Stated goal
Continue the text about Antonio Murado's paintings from where it stops.

Text passage
--------

Antonio Murado paints realistic settings disrupted by blocks of bold, bright colors. From a distance, the work in his Sierras series appears to depict photorealist scenes. When viewed closely, the rural landscape dissolves entirely and the bright swaths of paint interrupt the perceived narrative and the viewer’s expectations.

Murado is interested in the idea that our eye seeks recognizable forms, creating a visual narrative where there are only brushstrokes. The addition of bold, vivid bands into his nineteenth-century landscape paintings blends abstraction with representation to disrupt the expected narrative and engage the eye. Speaking about art, Murado says, “We have this tendency to read things, to read everything into things that we understand.”

--------

Saved entries:
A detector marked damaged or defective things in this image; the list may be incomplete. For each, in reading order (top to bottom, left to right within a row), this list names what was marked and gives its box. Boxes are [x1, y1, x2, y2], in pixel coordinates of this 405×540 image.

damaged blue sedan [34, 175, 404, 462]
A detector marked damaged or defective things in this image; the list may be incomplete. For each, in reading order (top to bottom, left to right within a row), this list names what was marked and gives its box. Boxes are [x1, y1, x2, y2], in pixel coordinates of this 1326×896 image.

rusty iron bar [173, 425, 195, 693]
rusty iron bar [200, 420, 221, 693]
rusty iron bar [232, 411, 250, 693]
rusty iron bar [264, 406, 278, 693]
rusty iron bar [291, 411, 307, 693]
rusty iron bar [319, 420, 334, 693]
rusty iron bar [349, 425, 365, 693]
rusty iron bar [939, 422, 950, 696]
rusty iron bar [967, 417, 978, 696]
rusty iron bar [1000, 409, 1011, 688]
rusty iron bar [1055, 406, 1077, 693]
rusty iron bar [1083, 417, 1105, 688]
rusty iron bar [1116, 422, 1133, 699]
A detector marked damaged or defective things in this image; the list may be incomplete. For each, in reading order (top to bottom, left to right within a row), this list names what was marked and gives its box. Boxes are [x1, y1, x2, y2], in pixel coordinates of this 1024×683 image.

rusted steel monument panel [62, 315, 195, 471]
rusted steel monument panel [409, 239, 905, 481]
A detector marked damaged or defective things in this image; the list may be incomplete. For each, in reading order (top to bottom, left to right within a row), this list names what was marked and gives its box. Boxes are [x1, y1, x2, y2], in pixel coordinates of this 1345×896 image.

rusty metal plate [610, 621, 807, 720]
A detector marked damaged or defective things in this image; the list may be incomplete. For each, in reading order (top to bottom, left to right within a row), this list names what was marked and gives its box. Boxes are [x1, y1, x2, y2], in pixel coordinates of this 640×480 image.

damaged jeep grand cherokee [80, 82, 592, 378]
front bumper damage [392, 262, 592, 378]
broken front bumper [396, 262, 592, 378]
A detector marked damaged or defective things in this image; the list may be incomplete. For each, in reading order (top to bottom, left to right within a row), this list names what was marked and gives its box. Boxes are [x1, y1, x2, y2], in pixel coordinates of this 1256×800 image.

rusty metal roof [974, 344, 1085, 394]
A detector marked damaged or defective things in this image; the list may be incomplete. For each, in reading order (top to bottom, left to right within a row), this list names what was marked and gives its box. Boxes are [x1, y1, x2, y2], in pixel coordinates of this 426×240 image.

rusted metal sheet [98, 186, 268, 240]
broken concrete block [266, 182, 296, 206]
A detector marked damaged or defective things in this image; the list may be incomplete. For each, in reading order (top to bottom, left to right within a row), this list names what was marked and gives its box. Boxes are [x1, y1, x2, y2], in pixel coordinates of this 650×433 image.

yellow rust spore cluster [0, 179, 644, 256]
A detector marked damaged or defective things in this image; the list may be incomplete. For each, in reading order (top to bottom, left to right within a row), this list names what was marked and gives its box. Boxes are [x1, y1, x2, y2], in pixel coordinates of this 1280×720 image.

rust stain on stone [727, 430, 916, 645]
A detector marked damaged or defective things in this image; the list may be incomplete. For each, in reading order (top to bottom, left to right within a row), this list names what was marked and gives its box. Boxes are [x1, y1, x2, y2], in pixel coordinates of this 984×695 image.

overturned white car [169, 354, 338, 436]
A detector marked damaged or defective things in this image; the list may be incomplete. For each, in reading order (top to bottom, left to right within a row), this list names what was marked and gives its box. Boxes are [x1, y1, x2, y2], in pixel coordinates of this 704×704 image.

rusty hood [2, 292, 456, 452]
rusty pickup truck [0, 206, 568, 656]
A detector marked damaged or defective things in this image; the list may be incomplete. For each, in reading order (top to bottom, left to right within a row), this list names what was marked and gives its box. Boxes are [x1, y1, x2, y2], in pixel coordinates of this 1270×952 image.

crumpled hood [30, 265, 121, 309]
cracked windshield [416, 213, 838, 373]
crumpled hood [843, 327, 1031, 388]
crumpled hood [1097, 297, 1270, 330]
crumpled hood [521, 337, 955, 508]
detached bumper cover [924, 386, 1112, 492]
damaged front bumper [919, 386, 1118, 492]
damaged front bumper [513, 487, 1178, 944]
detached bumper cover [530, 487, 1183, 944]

--------

Result
Born in Lugo, Spain, Murado is now based in New York City. His artwork has been shown around the world, including in Spain, Germany, Australia, Switzerland, Portugal, Belgium, Australia, New Zealand, Canada, and the United States. Murado likes to experiment with a variety of techniques and source materials. His paintings often depict abstracted landscapes and flowers, and are characterized by their layered, impastoed surface and continued experimentation with the properties of paint and varnishes. In a review by The New York Times, who called Murado “a clever and facile abstract painter,” his work was described as having “an undeniably appealing elegance.” In Artforum, Murado’s art was characterized as falling “between abstraction and representation, between materiality and vista… This meticulously constructed ambiguity affords us a space for sensorial and speculative freedom.”

Antonio Murado

Oil on canvas

144 x 84 inches each (4 paintings)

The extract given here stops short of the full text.